Starting your workout fully hydrated will increase your energy and make exercise feel easier. Water is essential for cooling your body as well as providing lubrication and cushion to your joints.

     

    Additionally, H2O helps to prevent issues such as muscle cramps, headaches, and heat-related injuries. Remember, by the time you’re thirsty, you're already dehydrated. Factors such as heat, humidity, exercise intensity, and sweat rates may increase the amount of water you need.

     

    The following are recommendations for maintaining optimal hydration during exercise from the American Council on Exercise (ACE):

    Pre-workout

    Drink 17 to 20 fl oz of water two to three hours before exercise

    Drink 8 fl oz of fluid 20 to 30 minutes before exercise

    During workout

    Drink 7 to 10 ounces of fluid every 10 to 20 minutes during exercise

    Post-workout

    Drink an additional 8 ounces of fluid 30 minutes after exercise

    Drink 16 to 24 ounces of fluid for every pound of body weight lost during exercise

     

    Water is the best fluid replenisher for most individuals. Although, sports drinks will help replace lost electrolytes during high-intensity exercise exceeding 45 to 60 minutes.

     

    1. Stay in the moment - You wouldn’t slam down a glass of expensive wine like a frat boy chugging a beer at a college party. You’d casually smell, swirl, sip, and savor. I used to get target locked on achieving the end goal rather than experiencing the thrill of the moment. What a shame!

     

    Get out of your head and away from negative thoughts or self-doubt. Resist the urge to stare blankly at the dull path under your feet. Don’t fixate on every foot strike or count down the minutes until you’re done. Lift your chin and open your eyes to discover the beauty of everything around you. I’m always surprised by what I discover when I become mindful about living in the moment. You’ll perceive the workout to be easier and more enjoyable, trust me.

     


    Post-Run Recovery


     

    1. Include a cool down period - End your run with a slow 5-minute walk. A cool-down period helps prevent lightheadedness, dizziness, or fainting that may occur when you abruptly stop exercising.

     

    1. Track your progress- Seeing your progress in black and white is extremely motivating over the long term. Tracking your sessions is a breeze to accomplish with a fitness watch or cell phone app. I use the RunKeeper app or the Garmin Connect app that syncs to my Garmin watch. I love comparing my stats to see how much I improved from the previous year. I ran 150 more miles in 2018 than I did in 2017—that’s a win in my book!

     

    track your running

     

    1. Rest- A vital part of the training process is scheduling rest days. Running too much can lead to overuse injuries and possibly sideline you for weeks or months.

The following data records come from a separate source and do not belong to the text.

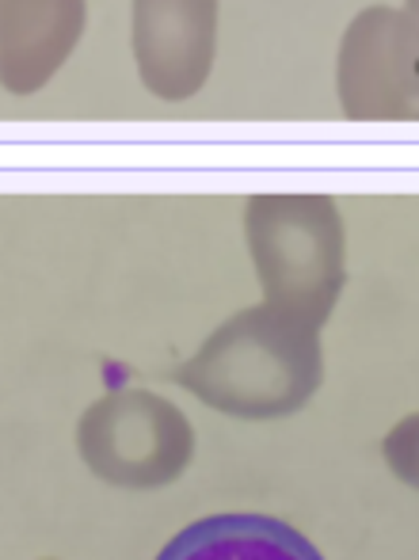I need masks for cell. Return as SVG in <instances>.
Here are the masks:
<instances>
[{
    "label": "cell",
    "mask_w": 419,
    "mask_h": 560,
    "mask_svg": "<svg viewBox=\"0 0 419 560\" xmlns=\"http://www.w3.org/2000/svg\"><path fill=\"white\" fill-rule=\"evenodd\" d=\"M172 382L233 420H282L324 382L321 328L271 302L248 305L221 320Z\"/></svg>",
    "instance_id": "6da1fadb"
},
{
    "label": "cell",
    "mask_w": 419,
    "mask_h": 560,
    "mask_svg": "<svg viewBox=\"0 0 419 560\" xmlns=\"http://www.w3.org/2000/svg\"><path fill=\"white\" fill-rule=\"evenodd\" d=\"M244 241L264 302L324 328L347 287V233L328 195H252Z\"/></svg>",
    "instance_id": "7a4b0ae2"
},
{
    "label": "cell",
    "mask_w": 419,
    "mask_h": 560,
    "mask_svg": "<svg viewBox=\"0 0 419 560\" xmlns=\"http://www.w3.org/2000/svg\"><path fill=\"white\" fill-rule=\"evenodd\" d=\"M77 454L104 485L149 492L187 472L195 457V428L168 397L130 385L84 408L77 423Z\"/></svg>",
    "instance_id": "3957f363"
},
{
    "label": "cell",
    "mask_w": 419,
    "mask_h": 560,
    "mask_svg": "<svg viewBox=\"0 0 419 560\" xmlns=\"http://www.w3.org/2000/svg\"><path fill=\"white\" fill-rule=\"evenodd\" d=\"M336 92L354 122H419V23L405 8L370 4L347 23Z\"/></svg>",
    "instance_id": "277c9868"
},
{
    "label": "cell",
    "mask_w": 419,
    "mask_h": 560,
    "mask_svg": "<svg viewBox=\"0 0 419 560\" xmlns=\"http://www.w3.org/2000/svg\"><path fill=\"white\" fill-rule=\"evenodd\" d=\"M133 66L149 96L187 104L218 58V0H133Z\"/></svg>",
    "instance_id": "5b68a950"
},
{
    "label": "cell",
    "mask_w": 419,
    "mask_h": 560,
    "mask_svg": "<svg viewBox=\"0 0 419 560\" xmlns=\"http://www.w3.org/2000/svg\"><path fill=\"white\" fill-rule=\"evenodd\" d=\"M89 27V0H15L0 23V84L35 96L58 77Z\"/></svg>",
    "instance_id": "8992f818"
},
{
    "label": "cell",
    "mask_w": 419,
    "mask_h": 560,
    "mask_svg": "<svg viewBox=\"0 0 419 560\" xmlns=\"http://www.w3.org/2000/svg\"><path fill=\"white\" fill-rule=\"evenodd\" d=\"M156 560H324L321 549L290 523L252 511L195 518Z\"/></svg>",
    "instance_id": "52a82bcc"
},
{
    "label": "cell",
    "mask_w": 419,
    "mask_h": 560,
    "mask_svg": "<svg viewBox=\"0 0 419 560\" xmlns=\"http://www.w3.org/2000/svg\"><path fill=\"white\" fill-rule=\"evenodd\" d=\"M382 457L400 485H408L419 492V412L405 416L400 423H393L389 435L382 439Z\"/></svg>",
    "instance_id": "ba28073f"
},
{
    "label": "cell",
    "mask_w": 419,
    "mask_h": 560,
    "mask_svg": "<svg viewBox=\"0 0 419 560\" xmlns=\"http://www.w3.org/2000/svg\"><path fill=\"white\" fill-rule=\"evenodd\" d=\"M405 12L419 23V0H405Z\"/></svg>",
    "instance_id": "9c48e42d"
},
{
    "label": "cell",
    "mask_w": 419,
    "mask_h": 560,
    "mask_svg": "<svg viewBox=\"0 0 419 560\" xmlns=\"http://www.w3.org/2000/svg\"><path fill=\"white\" fill-rule=\"evenodd\" d=\"M12 8H15V0H0V23H4V15L12 12Z\"/></svg>",
    "instance_id": "30bf717a"
}]
</instances>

    Rest, relax, and recharge. Then you’ll be primed to attack the next leg of your journey.

     

    1. Include cross-training-Although running is my preferred exercise, I’ve found strength training to be an instrumental part of the process. Cross-training strengthens your non-running muscles and reduces your risk of overuse injuries.
    Swimming, cycling, yoga, and weight training are all good options if you’re looking to supplement your running activities.

      A few years ago, I cut back my running days to attend a weightlifting class. Initially, I feared the new program would ruin my hard-earned progress. I was pleasantly surprised when I discovered the opposite to be true. My stronger leg muscles support and protect my aging knees and back. The most significant benefit of my new training regimen is that I experience less fatigue and a faster recovery.

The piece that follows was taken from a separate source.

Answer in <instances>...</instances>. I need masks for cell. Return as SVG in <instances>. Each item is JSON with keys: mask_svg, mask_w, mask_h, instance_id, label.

      If your onlygoal is to become a better runner, the majority of your training time should be spent running to improve your aerobic capacity. However, everyone can benefit from core strengthening and dynamic flexibility exercises.

       

      1. Start today-Just imagine how ecstatic you’re going feel a couple of months from now as you begin to reach, or exceed, your goals. It’s time to put this information into action, without excuses.

       “Every accomplishment starts with the decision to try.”